A demo agent has one job: prove the concept to people who already want to believe it. It handles the three questions you fed it, on clean data, in front of a friendly audience. A production agent has the opposite job. It faces every question a confused, annoyed, or adversarial user can throw at it, on data that is stale, duplicated, or missing, with no one in the room to smooth over a bad answer.

The gap between these two is where projects go to die. The demo earns the budget. Then someone says "great, ship it to the whole team," and the agent meets reality. Your real work isn't building the demo. It's closing the gap between the demo and the messy 20%. Plan for that gap from day one or you'll rebuild from scratch after the honeymoon ends.

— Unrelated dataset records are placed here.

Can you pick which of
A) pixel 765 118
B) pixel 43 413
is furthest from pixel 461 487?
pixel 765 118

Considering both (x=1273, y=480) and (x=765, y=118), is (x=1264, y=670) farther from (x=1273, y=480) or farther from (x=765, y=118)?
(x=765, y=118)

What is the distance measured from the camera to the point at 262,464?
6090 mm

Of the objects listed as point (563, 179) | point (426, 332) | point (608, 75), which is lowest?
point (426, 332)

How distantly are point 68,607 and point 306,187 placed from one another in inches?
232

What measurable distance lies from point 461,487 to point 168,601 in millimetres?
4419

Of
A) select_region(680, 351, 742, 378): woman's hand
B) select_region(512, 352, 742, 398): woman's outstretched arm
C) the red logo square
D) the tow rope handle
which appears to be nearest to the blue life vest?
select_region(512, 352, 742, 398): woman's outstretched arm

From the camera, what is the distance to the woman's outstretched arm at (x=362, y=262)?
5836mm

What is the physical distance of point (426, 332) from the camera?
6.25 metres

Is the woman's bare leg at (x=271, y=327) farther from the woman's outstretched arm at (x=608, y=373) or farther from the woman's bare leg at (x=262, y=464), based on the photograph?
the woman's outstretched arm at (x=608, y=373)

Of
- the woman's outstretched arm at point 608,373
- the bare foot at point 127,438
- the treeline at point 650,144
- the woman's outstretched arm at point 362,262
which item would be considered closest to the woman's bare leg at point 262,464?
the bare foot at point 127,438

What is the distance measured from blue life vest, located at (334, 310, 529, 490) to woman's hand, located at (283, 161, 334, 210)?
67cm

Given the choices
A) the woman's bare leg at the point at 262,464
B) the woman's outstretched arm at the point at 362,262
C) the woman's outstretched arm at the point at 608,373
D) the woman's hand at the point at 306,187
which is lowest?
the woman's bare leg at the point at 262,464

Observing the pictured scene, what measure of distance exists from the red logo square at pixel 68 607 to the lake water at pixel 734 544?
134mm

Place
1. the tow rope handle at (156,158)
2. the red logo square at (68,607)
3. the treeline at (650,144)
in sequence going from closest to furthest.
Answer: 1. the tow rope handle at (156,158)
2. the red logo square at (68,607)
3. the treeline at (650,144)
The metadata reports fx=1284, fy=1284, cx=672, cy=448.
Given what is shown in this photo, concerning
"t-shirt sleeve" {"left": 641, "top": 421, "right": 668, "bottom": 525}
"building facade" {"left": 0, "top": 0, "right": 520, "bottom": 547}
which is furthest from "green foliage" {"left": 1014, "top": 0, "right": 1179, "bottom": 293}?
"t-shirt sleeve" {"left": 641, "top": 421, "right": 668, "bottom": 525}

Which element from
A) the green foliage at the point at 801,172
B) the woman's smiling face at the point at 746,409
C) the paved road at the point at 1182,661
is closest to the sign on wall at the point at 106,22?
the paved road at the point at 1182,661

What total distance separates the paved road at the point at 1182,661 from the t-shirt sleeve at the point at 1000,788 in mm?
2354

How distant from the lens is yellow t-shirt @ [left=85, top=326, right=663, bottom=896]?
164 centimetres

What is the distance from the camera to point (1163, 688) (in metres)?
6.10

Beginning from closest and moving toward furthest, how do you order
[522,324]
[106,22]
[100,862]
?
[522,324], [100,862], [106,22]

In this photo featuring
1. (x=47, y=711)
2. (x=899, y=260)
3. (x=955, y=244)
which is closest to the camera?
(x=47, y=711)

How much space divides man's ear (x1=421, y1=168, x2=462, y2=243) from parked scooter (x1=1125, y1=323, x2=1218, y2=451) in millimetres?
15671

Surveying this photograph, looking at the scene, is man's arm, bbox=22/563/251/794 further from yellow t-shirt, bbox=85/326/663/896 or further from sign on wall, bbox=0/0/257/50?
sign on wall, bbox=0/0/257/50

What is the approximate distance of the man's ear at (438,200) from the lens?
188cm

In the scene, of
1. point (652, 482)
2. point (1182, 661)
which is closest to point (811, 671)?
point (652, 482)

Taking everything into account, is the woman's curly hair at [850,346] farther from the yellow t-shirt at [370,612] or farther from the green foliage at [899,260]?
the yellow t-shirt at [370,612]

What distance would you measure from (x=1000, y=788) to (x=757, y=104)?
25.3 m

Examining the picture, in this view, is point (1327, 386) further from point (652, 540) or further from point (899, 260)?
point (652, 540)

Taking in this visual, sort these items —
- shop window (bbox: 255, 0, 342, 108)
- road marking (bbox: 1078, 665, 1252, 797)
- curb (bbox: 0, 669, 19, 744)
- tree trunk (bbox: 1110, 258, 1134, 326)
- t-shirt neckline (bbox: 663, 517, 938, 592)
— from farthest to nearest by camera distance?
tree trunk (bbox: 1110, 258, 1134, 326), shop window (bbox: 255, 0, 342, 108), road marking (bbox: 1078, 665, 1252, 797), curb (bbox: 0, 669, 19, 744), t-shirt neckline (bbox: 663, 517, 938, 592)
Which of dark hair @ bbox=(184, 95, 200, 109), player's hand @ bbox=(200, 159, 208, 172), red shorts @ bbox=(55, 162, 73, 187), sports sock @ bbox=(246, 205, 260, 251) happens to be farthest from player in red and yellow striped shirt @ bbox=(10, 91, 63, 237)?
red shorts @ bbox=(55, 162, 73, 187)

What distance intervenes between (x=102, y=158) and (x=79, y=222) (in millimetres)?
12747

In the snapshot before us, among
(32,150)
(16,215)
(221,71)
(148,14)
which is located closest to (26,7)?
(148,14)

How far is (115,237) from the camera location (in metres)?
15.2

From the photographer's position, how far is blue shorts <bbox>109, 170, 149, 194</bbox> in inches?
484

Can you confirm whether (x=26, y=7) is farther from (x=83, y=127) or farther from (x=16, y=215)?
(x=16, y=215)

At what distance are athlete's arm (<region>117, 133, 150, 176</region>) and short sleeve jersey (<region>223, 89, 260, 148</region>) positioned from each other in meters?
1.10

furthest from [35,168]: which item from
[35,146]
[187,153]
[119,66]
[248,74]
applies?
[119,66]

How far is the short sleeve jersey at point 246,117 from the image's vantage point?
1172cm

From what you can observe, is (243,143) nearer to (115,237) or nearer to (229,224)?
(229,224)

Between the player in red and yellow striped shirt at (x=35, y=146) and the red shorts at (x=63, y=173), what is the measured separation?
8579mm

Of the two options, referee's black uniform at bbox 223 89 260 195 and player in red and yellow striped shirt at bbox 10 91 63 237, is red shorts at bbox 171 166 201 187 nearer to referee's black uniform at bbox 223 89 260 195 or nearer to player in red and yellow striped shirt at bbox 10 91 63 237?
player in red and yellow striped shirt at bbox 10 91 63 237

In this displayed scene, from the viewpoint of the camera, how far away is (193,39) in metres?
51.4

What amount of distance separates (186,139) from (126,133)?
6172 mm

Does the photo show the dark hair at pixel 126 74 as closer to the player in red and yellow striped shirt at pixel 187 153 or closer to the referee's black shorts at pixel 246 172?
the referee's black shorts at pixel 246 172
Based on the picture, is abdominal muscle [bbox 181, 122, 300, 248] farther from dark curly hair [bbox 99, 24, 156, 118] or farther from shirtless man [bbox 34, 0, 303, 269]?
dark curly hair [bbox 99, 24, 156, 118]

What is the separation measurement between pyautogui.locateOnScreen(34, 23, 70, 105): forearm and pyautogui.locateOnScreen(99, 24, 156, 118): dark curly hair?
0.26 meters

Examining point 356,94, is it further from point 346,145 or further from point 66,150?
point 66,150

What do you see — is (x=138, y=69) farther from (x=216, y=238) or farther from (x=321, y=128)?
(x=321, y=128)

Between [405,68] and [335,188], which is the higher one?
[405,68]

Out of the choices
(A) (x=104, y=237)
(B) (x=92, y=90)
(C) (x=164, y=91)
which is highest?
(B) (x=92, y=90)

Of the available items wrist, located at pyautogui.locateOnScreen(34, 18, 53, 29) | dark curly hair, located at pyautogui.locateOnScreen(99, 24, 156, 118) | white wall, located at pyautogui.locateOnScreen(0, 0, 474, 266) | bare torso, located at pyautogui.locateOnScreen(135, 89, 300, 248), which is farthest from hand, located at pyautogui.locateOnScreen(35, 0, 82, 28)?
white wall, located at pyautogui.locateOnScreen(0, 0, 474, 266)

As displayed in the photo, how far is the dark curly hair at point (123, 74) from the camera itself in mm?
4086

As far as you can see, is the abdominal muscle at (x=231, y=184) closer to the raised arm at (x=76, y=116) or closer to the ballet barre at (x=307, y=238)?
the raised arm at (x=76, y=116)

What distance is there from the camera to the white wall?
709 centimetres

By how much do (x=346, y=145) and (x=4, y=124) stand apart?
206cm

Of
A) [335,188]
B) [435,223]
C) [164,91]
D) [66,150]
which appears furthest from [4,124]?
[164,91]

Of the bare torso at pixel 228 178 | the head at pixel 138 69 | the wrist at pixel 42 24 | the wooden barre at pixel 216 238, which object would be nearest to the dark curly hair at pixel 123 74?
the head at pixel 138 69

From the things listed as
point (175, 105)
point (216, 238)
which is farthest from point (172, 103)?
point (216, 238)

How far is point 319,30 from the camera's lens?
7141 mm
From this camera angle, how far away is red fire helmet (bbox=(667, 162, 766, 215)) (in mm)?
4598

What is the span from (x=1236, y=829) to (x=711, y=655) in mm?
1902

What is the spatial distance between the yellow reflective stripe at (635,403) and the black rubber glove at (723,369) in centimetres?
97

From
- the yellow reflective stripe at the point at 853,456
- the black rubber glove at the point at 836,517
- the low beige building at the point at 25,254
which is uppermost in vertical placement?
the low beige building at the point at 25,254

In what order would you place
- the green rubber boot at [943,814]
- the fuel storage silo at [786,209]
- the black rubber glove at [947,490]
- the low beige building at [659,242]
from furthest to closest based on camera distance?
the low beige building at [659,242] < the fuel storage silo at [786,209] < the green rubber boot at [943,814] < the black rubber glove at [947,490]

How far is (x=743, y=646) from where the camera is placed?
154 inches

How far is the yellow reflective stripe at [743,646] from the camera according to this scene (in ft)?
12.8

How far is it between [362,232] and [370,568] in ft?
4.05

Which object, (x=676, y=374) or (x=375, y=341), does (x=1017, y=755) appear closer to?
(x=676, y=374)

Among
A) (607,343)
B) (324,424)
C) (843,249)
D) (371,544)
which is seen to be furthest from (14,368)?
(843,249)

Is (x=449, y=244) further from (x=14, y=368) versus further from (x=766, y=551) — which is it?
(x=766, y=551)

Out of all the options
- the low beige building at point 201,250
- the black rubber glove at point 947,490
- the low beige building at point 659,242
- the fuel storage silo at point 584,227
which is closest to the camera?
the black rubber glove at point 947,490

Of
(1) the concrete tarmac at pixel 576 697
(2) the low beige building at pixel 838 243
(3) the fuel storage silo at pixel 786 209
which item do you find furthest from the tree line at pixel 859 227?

Pick a use case where being wrong is cheap

The instinct is to point your first agent at your biggest, most visible problem. Resist it. Your first agent is how you learn the failure modes of agents on your data, in your org, with your guardrails. You want that learning to be cheap.

Score candidate use cases on two axes: how often you'll be right, and what a wrong answer costs. The ideal first agent lives in the high-frequency, low-cost-of-error quadrant — you get many reps to learn from, and each miss is survivable.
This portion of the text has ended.